AHS is endemic in sub-Saharan Africa  but single AHSV serotypes have occasionally expanded outside these boundaries, persisting in newly affected areas for a number of years . In 1959–61 an outbreak caused by AHSV serotype 9 (AHSV-9) occurred in the Middle East, spreading as far as Pakistan and India, causing heavy mortality in equids . In 1965, AHSV-9 caused an outbreak that started in North Africa but spread as far as southern Spain , . In the late 1980s importation of a zebra infected with AHSV-4 from Namibia, caused an outbreak in Spain and Portugal , , , . These incursions demonstrate that the geographic area suitable for successful transmission of AHSV is much greater than its current endemic zone and suggest that if AHS become fully established in Europe, it could inflict massive losses on the equine industry. Control measures have therefore been put in place by the European Community to regulate movements of equids  and combat this disease .

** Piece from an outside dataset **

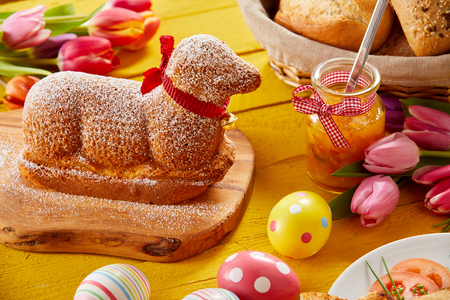 Gourmet lamb shaped Easter cake with colorful eggs and tulips on a festive table Archivio Fotografico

More recently (in 2007) AHSV-4 was identified in horses in Kenya, AHSV-2 and AHSV-7 in Senegal (ProMed Archive number: 20070915.3066, 20070911.3005, 20070825.2788, 20070627.2074, and 20070623.2031), Nigeria (ProMed Archive number: 20070308.0815, 20070131.0399), Ghana, Mali and Mauritania  and AHSV-9 was identified in Gambia in 2007, 2009 . In 2008, AHSV-2 was also reported in Ethiopia (ProMed Archive number: 20080930.3087). There has subsequently been a major further increase in the number of AHSV types circulating in Ethiopia, with detection of AHSV serotypes 2, 4, 6, 8 and 9 during 2010 (Bankowska et al – in preparation).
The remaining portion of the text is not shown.